Alison Acosta Fraser and Michael Tolhurst post (16 June) HERE
Alison Acosta Fraser is managing director of research and policy at the Charles Koch Institute, and Michael Tolhurst is a senior policy and research analyst at the institute.
‘Corporate Welfare, 18th-Century Style’
“His well-known metaphor of how the free market works is that every individual, working for his or her own gain, is ultimately “led by an invisible hand” to make the world better and more prosperous. “By pursuing his own interest,” Smith writes, the average citizen “frequently promotes that of the society more effectually than when he really intends to promote it.” …
…Though Smith first articulated the “invisible hand” of the free market, he also had a healthy dose of circumspection about human nature, noting that whenever people in the same trade or industry get together, they always end up finding ways to raise prices. This was particularly true for groups trying to prevent or limit competition.
As Smith states, “The proposal of any new law or regulation of commerce which comes from this order (business or labor group), ought always to be listened to with great precaution, and ought never be adopted till after having been long and carefully examined, not only with the most scrupulous, but with the most suspicious attention.”
Comments
The above authors show no  signs of irony that their first paragraph on the ‘invisible hand’ is completely negated by their second paragraph about human nature.
Their problem is that Smith did not use the invisible hand to describe universal human nature. Smith was more sensible than that. 
He used the metaphor of ‘an invisible hand’ only once in Wealth of Nations to describe the case of a merchant who was concerned about the additional risks of sending his capital abroad and thereby preferred to invest locally, where he knew whom he dealt with and the legal system’s integrity in case there was a dispute, whereas in foreign trade he knew less about people he had never met and the legal system they lived under. His motives - invisible to others - led him to intentionly invest domestically. However, his motivated actions also had unintentional consequences, in this case adding by to ‘domestic revenue and employment, which was a public benefit. His use of the metaphor of ‘an invisible hand’ describes the public benefits arising from these specific motivated actions, which because he undertakes the actions it leads him to be the cause of the consequential benefits to society.
Clearly, in the other (very commmon) circumstances of a merchant who is self-motivated to seek, say, trariffs - even outright prohibitions - the consequences cannot be said to be publically beneficial.
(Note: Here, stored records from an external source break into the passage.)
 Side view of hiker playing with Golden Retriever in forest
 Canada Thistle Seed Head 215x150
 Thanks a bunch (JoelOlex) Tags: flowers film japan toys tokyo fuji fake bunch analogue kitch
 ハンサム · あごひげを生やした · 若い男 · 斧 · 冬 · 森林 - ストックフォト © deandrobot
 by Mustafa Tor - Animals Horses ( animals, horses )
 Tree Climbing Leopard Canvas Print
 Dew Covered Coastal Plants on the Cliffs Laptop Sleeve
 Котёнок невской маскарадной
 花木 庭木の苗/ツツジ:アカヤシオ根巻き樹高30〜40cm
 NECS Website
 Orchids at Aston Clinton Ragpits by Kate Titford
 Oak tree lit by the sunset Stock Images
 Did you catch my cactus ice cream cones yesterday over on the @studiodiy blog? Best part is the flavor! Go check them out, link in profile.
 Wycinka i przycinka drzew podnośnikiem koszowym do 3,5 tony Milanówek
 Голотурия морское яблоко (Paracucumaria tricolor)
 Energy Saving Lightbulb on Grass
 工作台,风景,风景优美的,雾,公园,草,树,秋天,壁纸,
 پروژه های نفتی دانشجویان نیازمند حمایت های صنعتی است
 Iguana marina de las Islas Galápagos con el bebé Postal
Smith nowhere - and correctly - makes no claim that such selfish motivated actions are described by the metaphor of an ‘invisible hand’. He wrote pages in Wealth of Nations exposing and criticising mercantile interests that were agaist the public interest.
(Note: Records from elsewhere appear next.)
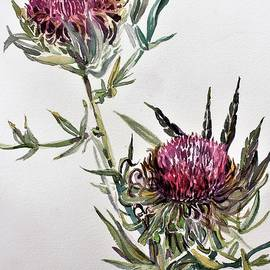 Purple Thistle by Mindy Newman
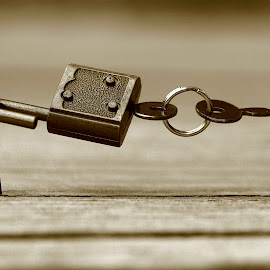 Little Lock  by Abbey Gatto - Artistic Objects Other Objects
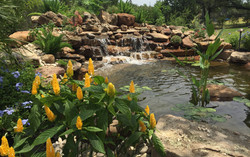 Koi Pond JXC Landscaping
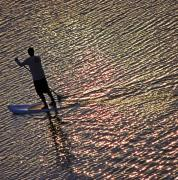 Stand Up Paddle Board Photos - Paddling the Pacific by Elizabeth Hoskinson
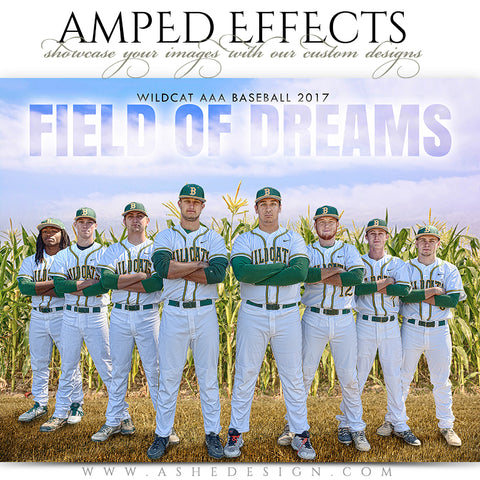 Ashe Design 16x20 Amped Effects Sports Poster - Field of Dreams 2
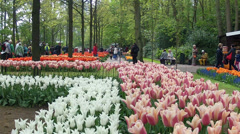 LISSE, THE NETHERLANDS - APRIL 22 2014: Keukenhof is the Garden of Europe. Stock Footage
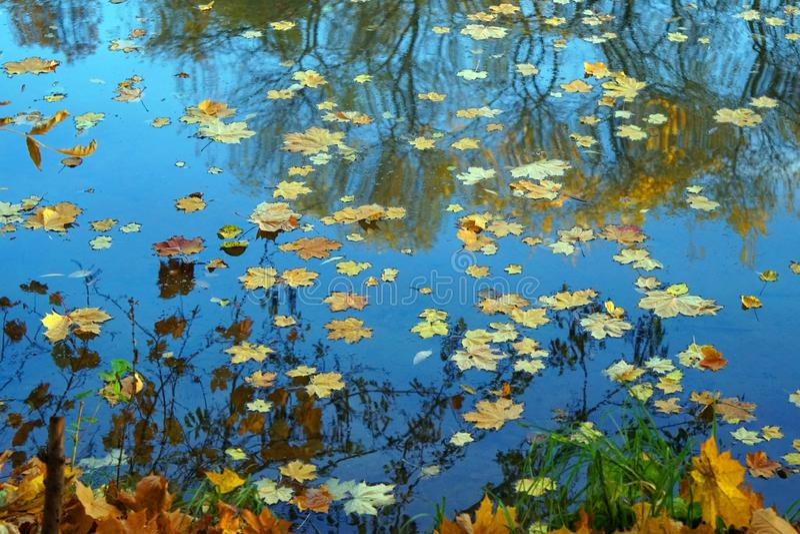 Упаденные кленовые листы на поверхности воды Знаки золотой осени стоковое изображение rf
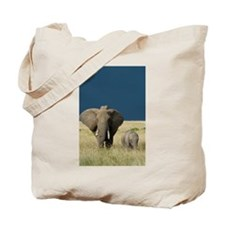 ELEPHANT MOTHER AND BABY Tote Bag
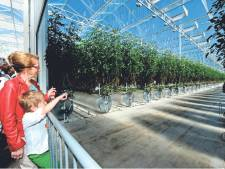 Een miljoen euro boete geëist in zaak tegen tomatenkweker en kassenbouwer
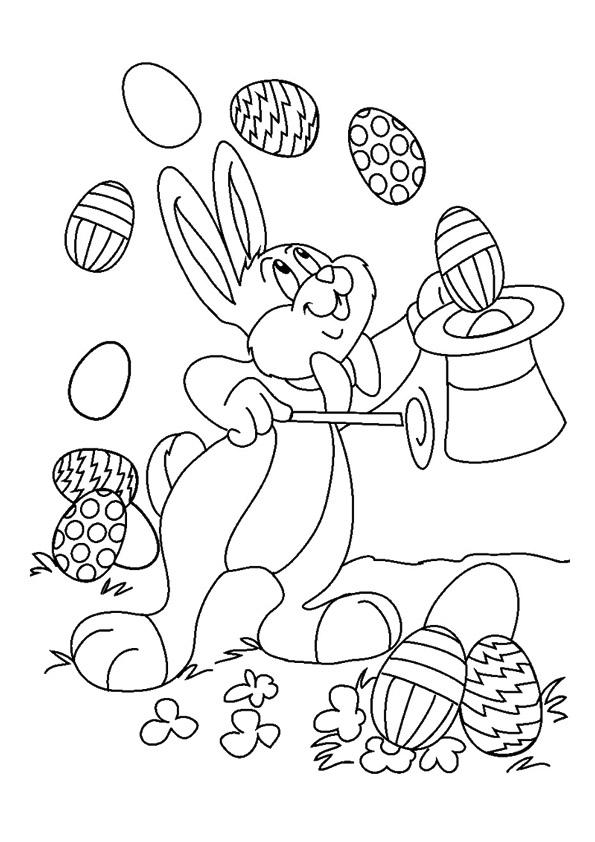 Magic Show Of Bunny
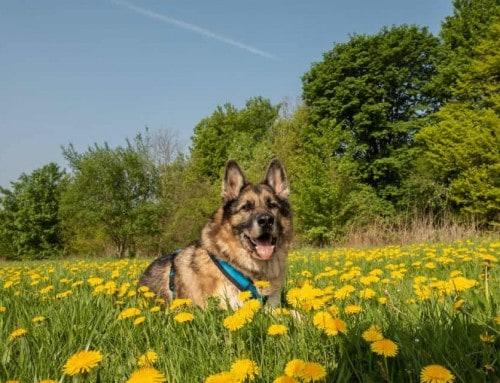Achterbahn der Gefühle – Der alte/kranke Hund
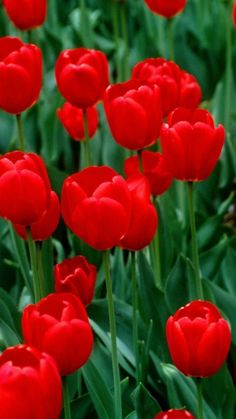 Spray the foliage of your plants and watch the insects flee. *** To view further for this article, visit the image link. Flowers Gif, Tulips Flowers, Butterfly Flowers, Flowers Nature, Gifs, Bloom Blossom, Beautiful Gif, Red Tulips, Amazing Flowers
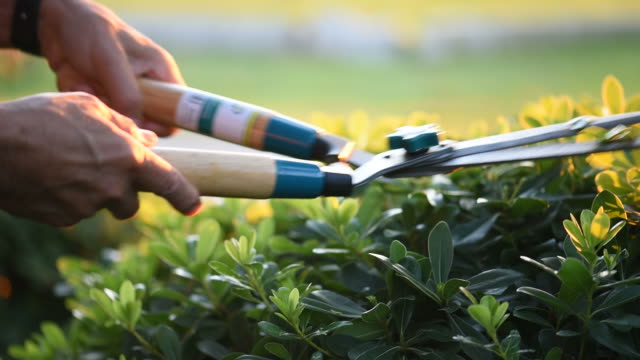 A gardener clips grass with shears video
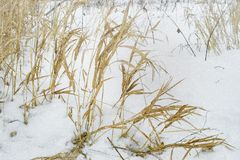 Field herbs on a winter snowy day royalty free stock photos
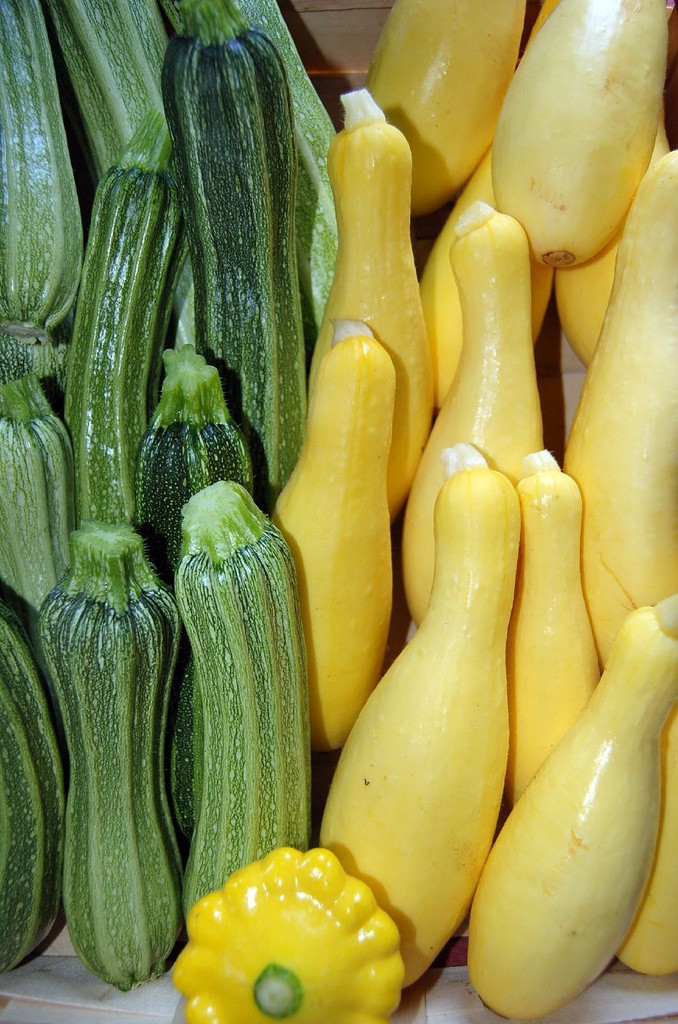 Types Of Summer Squash  Growing Summer Squash Planting Summer Squash Plants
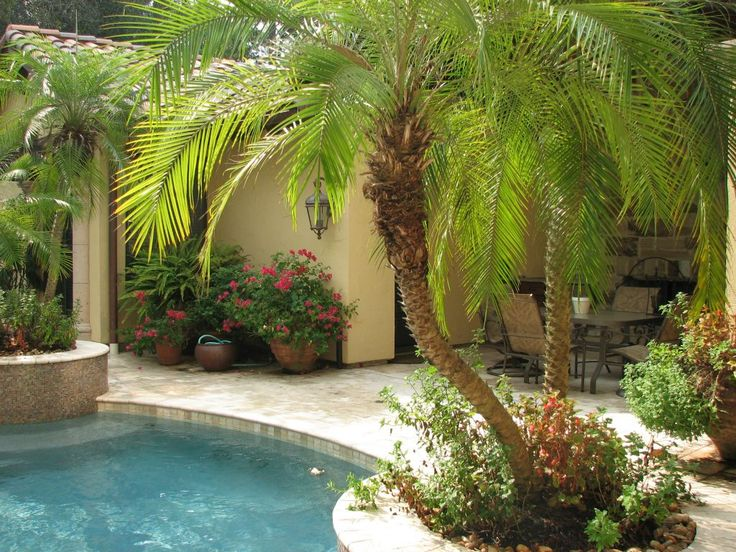 Marquise pools landscaping designs yard ideas for Pool garden nice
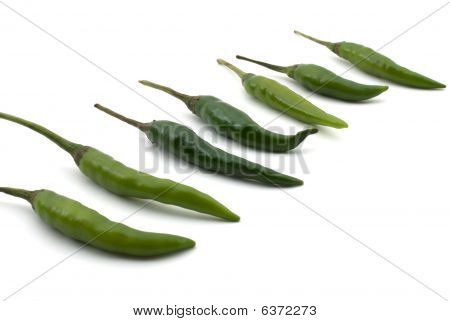 Hot Chilis Pepper - Indian Chili Peppers In A Row Isolated On White Background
Yet Alison Acosta Fraser and Michael Tolhurst do not make it clear that Smith’s use of the metaphor of ‘an invisible hand’ applies in the one case and others like it, but not in all those other cases where merchants act against the public interest. There is no ‘invisible hand’ of the market. Given the authors’ lack of a distinction they mislead their readers and, as important, undermine Adam Smith’s reputation.